=== RECORDS PROVIDED ===

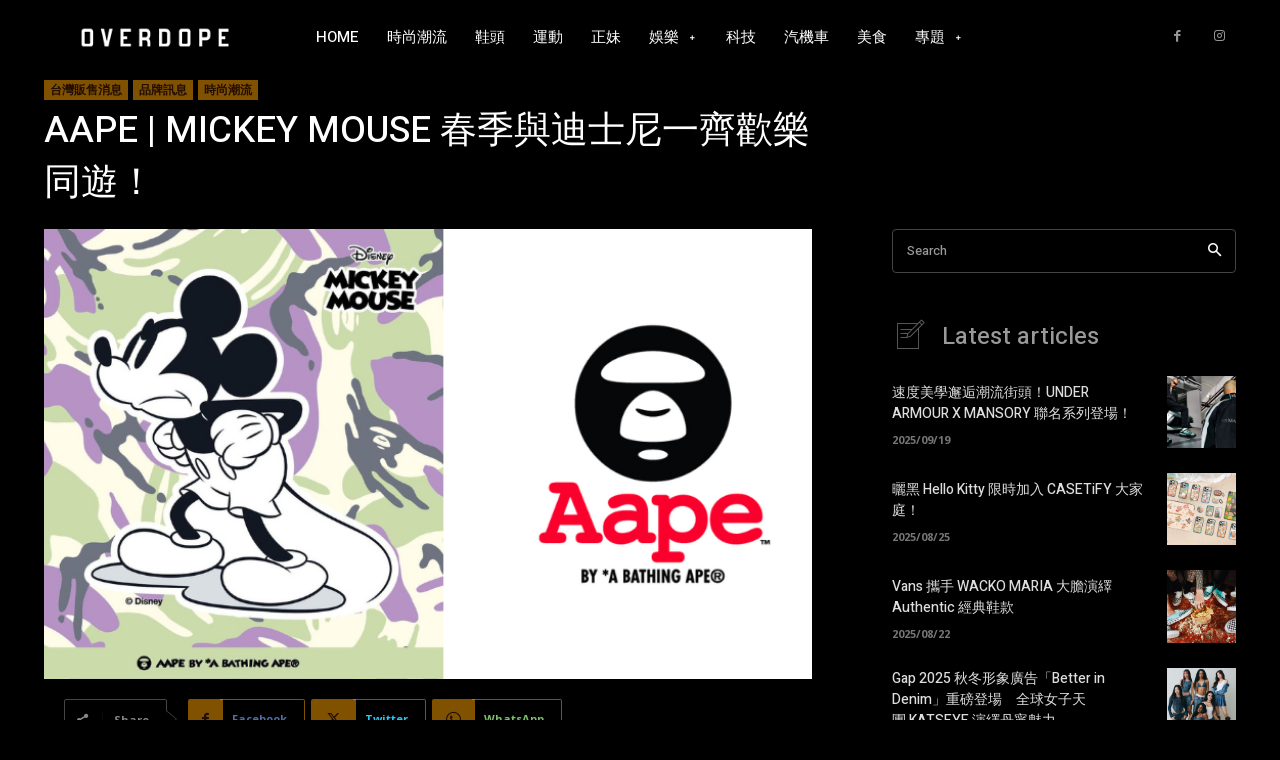

--- FILE ---
content_type: text/html; charset=UTF-8
request_url: https://overdope.com/wp-admin/admin-ajax.php?td_theme_name=Newspaper&v=12.6.1
body_size: 24
content:
{"509091":720}

--- FILE ---
content_type: text/plain
request_url: https://www.google-analytics.com/j/collect?v=1&_v=j102&a=1310267842&t=pageview&_s=1&dl=https%3A%2F%2Foverdope.com%2Farchives%2F509091&ul=en-us%40posix&dt=AAPE%20%7C%20MICKEY%20MOUSE%20%E6%98%A5%E5%AD%A3%E8%88%87%E8%BF%AA%E5%A3%AB%E5%B0%BC%E4%B8%80%E9%BD%8A%E6%AD%A1%E6%A8%82%E5%90%8C%E9%81%8A%EF%BC%81%20%7C%20OVERDOPE%20%E8%8F%AF%E4%BA%BA%E9%A6%96%E5%B8%AD%E7%B7%9A%E4%B8%8A%E6%99%82%E5%B0%9A%E6%BD%AE%E6%B5%81%E9%9B%9C%E8%AA%8C&sr=1280x720&vp=1280x720&_u=YEBAAEABAAAAACAAI~&jid=1640459890&gjid=698350092&cid=823886099.1769489196&tid=UA-4909236-1&_gid=509057911.1769489196&_r=1&_slc=1&cd1=P.Robot&z=737633718
body_size: -449
content:
2,cG-WYHCZK0Y1X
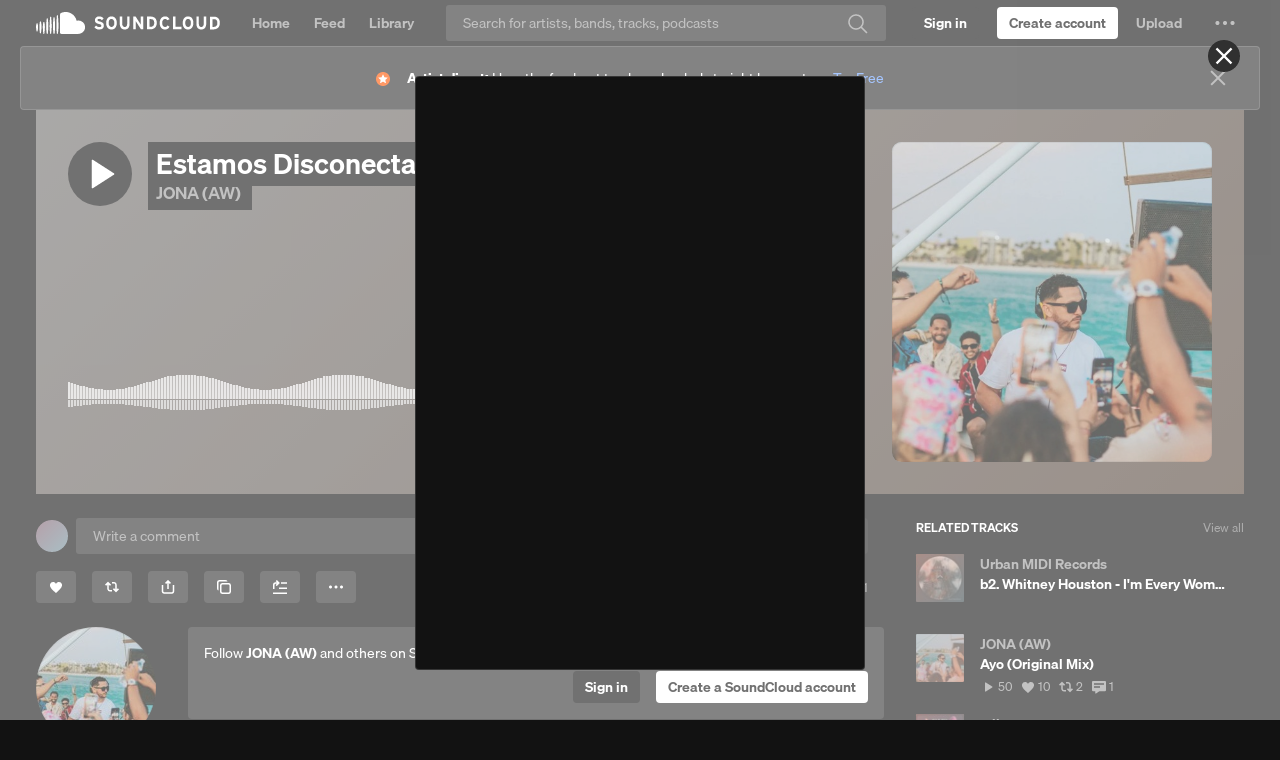

--- FILE ---
content_type: text/html; charset=utf-8
request_url: https://www.google.com/recaptcha/api2/aframe
body_size: 267
content:
<!DOCTYPE HTML><html><head><meta http-equiv="content-type" content="text/html; charset=UTF-8"></head><body><script nonce="Byizf2t9ABbkBnKDRiwgRw">/** Anti-fraud and anti-abuse applications only. See google.com/recaptcha */ try{var clients={'sodar':'https://pagead2.googlesyndication.com/pagead/sodar?'};window.addEventListener("message",function(a){try{if(a.source===window.parent){var b=JSON.parse(a.data);var c=clients[b['id']];if(c){var d=document.createElement('img');d.src=c+b['params']+'&rc='+(localStorage.getItem("rc::a")?sessionStorage.getItem("rc::b"):"");window.document.body.appendChild(d);sessionStorage.setItem("rc::e",parseInt(sessionStorage.getItem("rc::e")||0)+1);localStorage.setItem("rc::h",'1768254981921');}}}catch(b){}});window.parent.postMessage("_grecaptcha_ready", "*");}catch(b){}</script></body></html>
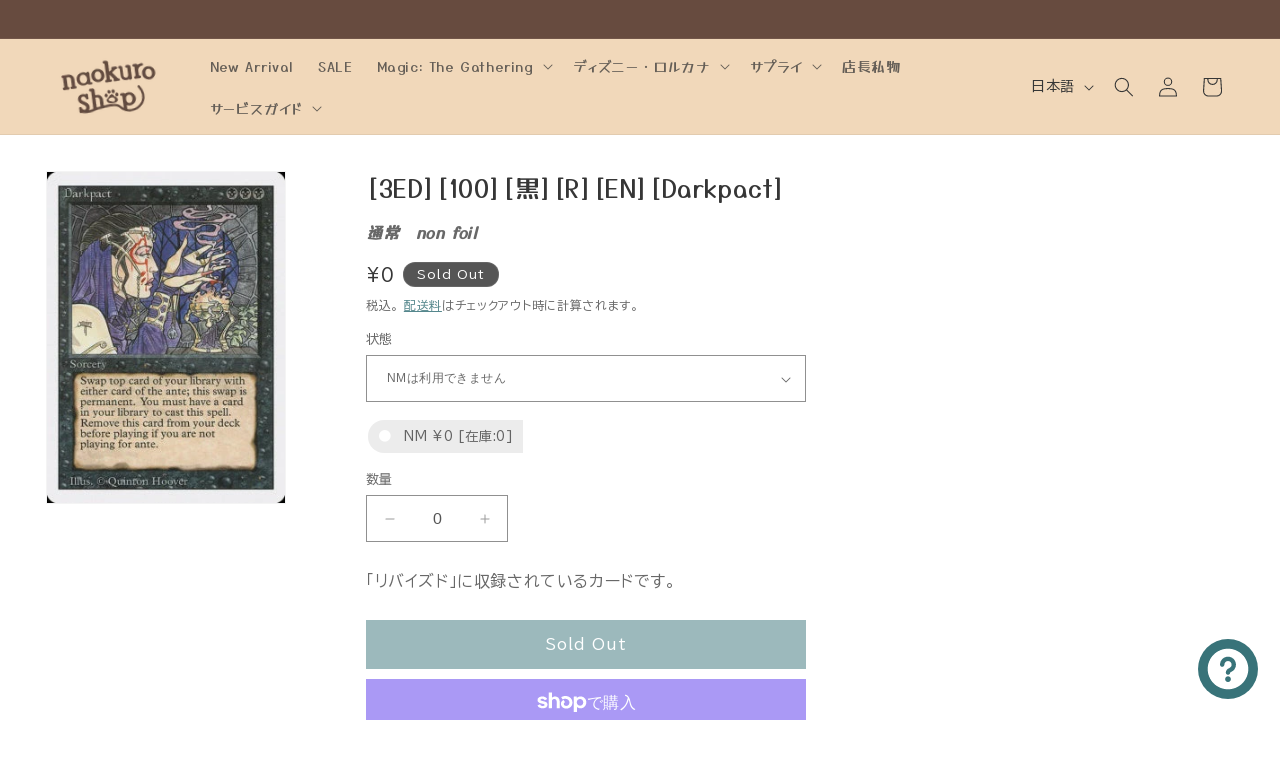

--- FILE ---
content_type: text/css
request_url: https://naokuroshop.com/cdn/shop/t/46/assets/smart-search.css?v=75290910771474124661737609651
body_size: -485
content:
#search-input,#Search-In-Template{position:relative;z-index:1}#header-suggestions,#main-suggestions{position:absolute;background-color:#fff;border:1px solid #ccc;z-index:2;max-height:300px;overflow-y:auto;width:100%;font-size:14px;color:#333;padding:0;top:100%;left:0;box-shadow:0 4px 8px #0000001a}.autocomplete-suggestion{padding:8px 12px;border-bottom:1px solid #eee}.autocomplete-suggestion a{text-decoration:none;color:#333;display:block;font-weight:400}.autocomplete-suggestion a:hover{background-color:#f0f0f0}
/*# sourceMappingURL=/cdn/shop/t/46/assets/smart-search.css.map?v=75290910771474124661737609651 */


--- FILE ---
content_type: text/css
request_url: https://naokuroshop.com/cdn/shop/t/46/assets/naokuroshop-logo-animation.css?v=116072702668090595471732430550
body_size: -596
content:
@keyframes cat-sway{0%,to{transform:rotate(-10deg)}50%{transform:rotate(10deg)}}.header__heading-logo-wrapper{will-change:transform;animation:cat-sway 5s ease-in-out infinite}
/*# sourceMappingURL=/cdn/shop/t/46/assets/naokuroshop-logo-animation.css.map?v=116072702668090595471732430550 */


--- FILE ---
content_type: text/css
request_url: https://naokuroshop.com/cdn/shop/t/46/assets/naokuroshop-inventory.css?v=793062570542864211728818232
body_size: -535
content:
.original_inventory{display:inline-block;padding:.5rem 1rem;margin:2px;color:#fff;font-weight:700;background:#70b6c0;vertical-align:middle;border-radius:25px 0 0 25px;font-size:small}.original_inventory:before{content:"\25cf";color:#fff;margin-right:8px}.original_inventory__none{display:inline-block;padding:.5rem 1rem;margin:2px;background:#80808026;vertical-align:middle;border-radius:25px 0 0 25px;font-size:small}.original_inventory__none:before{content:"\25cf";color:#fff;margin-right:8px}.original_inventory{animation-name:fadeInAnime;animation-fill-mode:none;animation-duration:2s;animation-iteration-count:infinite;animation-timing-function:ease;animation-delay:0s;animation-direction:alternate}@keyframes fadeInAnime{0%{opacity:0}to{opacity:1}}
/*# sourceMappingURL=/cdn/shop/t/46/assets/naokuroshop-inventory.css.map?v=793062570542864211728818232 */


--- FILE ---
content_type: text/css
request_url: https://naokuroshop.com/cdn/shop/t/46/assets/foil-effect.css?v=65382500839120265081736508383
body_size: -476
content:
.foil-effect{position:relative;overflow:hidden;display:inline-block;z-index:0}.foil-effect:before{content:"";height:100%;width:100%;position:absolute;top:0;left:0;background:linear-gradient(45deg,#f006,#ffa50066,#ff06,#0f06,#00f6,#4b008266,#ee82ee66);opacity:.75;background-size:200% 200%;pointer-events:none;z-index:1}.foil-effect:after{content:"";height:100%;width:30px;position:absolute;top:-180px;left:0;background-color:#fff;opacity:0;transform:rotate(45deg);animation:reflection 3s ease-in-out infinite;z-index:2}@keyframes reflection{0%{transform:scale(0) rotate(45deg);opacity:0}80%{transform:scale(0) rotate(45deg);opacity:.5}81%{transform:scale(4) rotate(45deg);opacity:.8}to{transform:scale(50) rotate(45deg);opacity:0}}.foil-effect-thumbnail{position:relative;overflow:hidden;display:flex;justify-content:center;align-items:center;width:100%;height:auto;display:inline-block;z-index:0}.foil-effect-thumbnail:before{content:"";height:100%;width:100%;position:absolute;top:0;left:0;background:linear-gradient(45deg,#f006,#ffa50066,#ff06,#0f06,#00f6,#4b008266,#ee82ee66);opacity:.75;background-size:200% 200%;pointer-events:none;z-index:1}.foil-effect-thumbnail:after{content:"";height:100%;width:30px;position:absolute;top:-180px;left:0;background-color:#fff;opacity:0;transform:rotate(45deg);animation:reflection 3s ease-in-out infinite;z-index:2}
/*# sourceMappingURL=/cdn/shop/t/46/assets/foil-effect.css.map?v=65382500839120265081736508383 */


--- FILE ---
content_type: text/css
request_url: https://naokuroshop.com/cdn/shop/t/46/assets/soldout.css?v=59358895234425281351728818232
body_size: -704
content:
.grayscale{
  filter: grayscale(1);
}

--- FILE ---
content_type: text/javascript
request_url: https://naokuroshop.com/cdn/shop/t/46/assets/smart-search.js?v=7477378695267765491730959514
body_size: 98
content:
const searchInputs=[document.getElementById("search-input"),document.getElementById("Search-In-Template")];searchInputs.forEach(searchInput=>{searchInput&&(searchInput.addEventListener("input",handleInput),searchInput.addEventListener("compositionend",handleInput))});function handleInput(e){const query=e.target.value,suggestions=getSuggestionsContainer(e.target);if(query.length===0){suggestions.innerHTML="";return}query.length>=2&&fetch("https://naokuroshop.myshopify.com/api/2024-10/graphql.json",{method:"POST",headers:{"Content-Type":"application/json","X-Shopify-Storefront-Access-Token":"4d1c248d675aed9b50ef2608a2bb43b5"},body:JSON.stringify({query:`
            query searchProducts($query: String!, $first: Int, $prefix: SearchPrefixQueryType) {
              search(query: $query, first: $first, types: PRODUCT, prefix: $prefix) {
                edges {
                  node {
                    ... on Product {
                      id
                      title
                      handle
                      onlineStoreUrl
                    }
                  }
                }
              }
            }
        `,variables:{query,first:10,prefix:"LAST"}})}).then(response=>response.json()).then(data=>{if(data&&data.data&&data.data.search&&data.data.search.edges){const sortedProducts=data.data.search.edges.sort((a,b)=>a.node.title.localeCompare(b.node.title));displaySuggestions(sortedProducts,suggestions)}else console.error("Unexpected data structure:",data)}).catch(error=>console.error("Error fetching data:",error))}function getSuggestionsContainer(inputElement){return inputElement.id==="search-input"?document.getElementById("header-suggestions"):inputElement.id==="Search-In-Template"?document.getElementById("main-suggestions"):null}function displaySuggestions(products,suggestionsContainer){suggestionsContainer.innerHTML="",products.forEach(product=>{const item=document.createElement("div");item.classList.add("autocomplete-suggestion"),item.innerHTML=`
            <a href="${product.node.onlineStoreUrl}">
                <span>${product.node.title}</span>
            </a>
        `,suggestionsContainer.appendChild(item)})}
//# sourceMappingURL=/cdn/shop/t/46/assets/smart-search.js.map?v=7477378695267765491730959514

===

ASSIGNED TASK
From the data, list each line in which the string "onlineStoreUrl" appears.

RESULT FOR THIS EXERCISE
                      onlineStoreUrl
            <a href="${product.node.onlineStoreUrl}">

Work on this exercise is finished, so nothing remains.